▶ **SELECTED TEXT**:
Im trying to make a simple Q-learning AI in gms2, but im horrible messing with grinds and aways get the same problem when i try to update the qTable:
index out of bounds
project is simple, the AI can go to all directions and need to touch the "obj_goal" while avoid the "obj_obstacles"
Create event:
QTableWidth = 100; // Ajuste o tamanho conforme necessário
QTableHeight = 100; // Ajuste o tamanho conforme necessário
QTable = ds_grid_create(QTableWidth, QTableHeight);
learningRate = 0.1;
discountFactor = 0.9;
explorationRate = 0.7;
reward = 0;
currentX = x;
currentY = y;
iniX = x;
iniY = y;
spd = 2;
step event:
function getCurrentState() {
return string(currentX) + string("_") + string(currentY);
}
id_action = choose(0, 1, 2, 3);
currentX = x;
currentY = y;
currentState = getCurrentState();
#region randomizar ou andar com base em aprendizado
if random(1) < explorationRate {
// Exploração (ação aleatória)
action = choose("up", "down", "left", "right");
} else {
var bestActionIndex = 0;
var bestActionValue = QTable[# currentState, 0];
for (var i = 1; i < QTableHeight; i++) {
var value = QTable[# currentState, i];
if (value > bestActionValue) {
bestActionValue = value;
bestActionIndex = i;
}
}
action = bestActionIndex;
}
#endregion
#region açoes
switch (action) {
case "up":
y -= spd;
break;
case "down":
y += spd;
break;
case "left":
x -= spd;
break;
case "right":
x += spd;
break;
}
#endregion
if place_meeting(x, y, obj_objetivo) {
reward += 10;
x = iniX;
y = iniY;
} else if place_meeting(x, y, obj_Obstaculo) {
reward -= 10;
x = iniX;
y = iniY;
}
newState = getCurrentState();
var currentStateIndex = floor(currentState);
var idActionIndex = floor(id_action);
if currentState >= 0 && currentState < QTableWidth && id_action >= 0 && id_action < QTableHeight {
QTable[# currentState, id_action] += learningRate * (reward + discountFactor * QTable[# newState, id_action] - QTable[# currentState, id_action]);
} else {
show_debug_message("index out of bounds.");
}
currentX = x;
currentY = y;
it was supossed to update the Qtable to make the AI learn with the rewards that was given.
Since you don't seem to be using any grid-specific functions anyway, you could swap it for a 2d array - that will throw a proper error on out-of-bounds access. Initialization would have to be done like so:
You can run the game in debug mode to inspect the local/instance variables at the time of error.

▶ **EXERCISE TASKS**:
[1] Name every action string that the Q-learning thread passes to choose() for a random move.
[2] In the Q-learning thread, what value does the Create event give discountFactor?
[3] From the Q-learning thread, reproduce the passage that begins at the words "Since you don't" and stops after "time of error.", substituting "two-dimensional array" for "2d array".
The data after this point has no role in this work.

▶ **DATA**:
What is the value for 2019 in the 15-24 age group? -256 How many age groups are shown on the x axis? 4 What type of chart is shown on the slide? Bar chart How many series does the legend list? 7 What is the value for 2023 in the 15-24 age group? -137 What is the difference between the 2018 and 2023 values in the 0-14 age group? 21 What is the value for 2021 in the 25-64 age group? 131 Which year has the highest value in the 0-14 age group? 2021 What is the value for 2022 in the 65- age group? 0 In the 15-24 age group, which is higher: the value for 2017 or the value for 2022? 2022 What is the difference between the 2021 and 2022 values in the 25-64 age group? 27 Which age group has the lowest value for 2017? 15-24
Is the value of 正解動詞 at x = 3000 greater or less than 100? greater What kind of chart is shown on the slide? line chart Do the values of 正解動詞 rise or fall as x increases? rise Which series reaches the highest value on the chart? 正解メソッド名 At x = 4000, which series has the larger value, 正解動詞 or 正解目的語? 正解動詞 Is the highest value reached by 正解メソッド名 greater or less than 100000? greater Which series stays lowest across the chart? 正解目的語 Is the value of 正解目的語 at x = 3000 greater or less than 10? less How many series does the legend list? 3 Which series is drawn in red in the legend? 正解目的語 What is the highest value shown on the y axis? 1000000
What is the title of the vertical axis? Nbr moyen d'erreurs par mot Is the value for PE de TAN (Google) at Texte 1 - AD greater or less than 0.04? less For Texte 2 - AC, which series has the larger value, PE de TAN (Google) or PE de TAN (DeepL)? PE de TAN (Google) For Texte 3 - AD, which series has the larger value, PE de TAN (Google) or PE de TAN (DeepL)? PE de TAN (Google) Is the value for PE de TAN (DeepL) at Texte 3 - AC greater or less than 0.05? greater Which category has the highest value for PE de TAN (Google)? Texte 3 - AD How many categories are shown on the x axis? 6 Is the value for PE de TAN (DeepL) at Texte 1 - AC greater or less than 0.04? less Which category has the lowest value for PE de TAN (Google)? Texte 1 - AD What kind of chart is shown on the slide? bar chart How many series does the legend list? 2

▶ **EXERCISE RESPONSES**:
[1] "up", "down", "left", "right"

[2] 0.9

[3]
Since you don't seem to be using any grid-specific functions anyway, you could swap it for a two-dimensional array - that will throw a proper error on out-of-bounds access. Initialization would have to be done like so:
You can run the game in debug mode to inspect the local/instance variables at the time of error.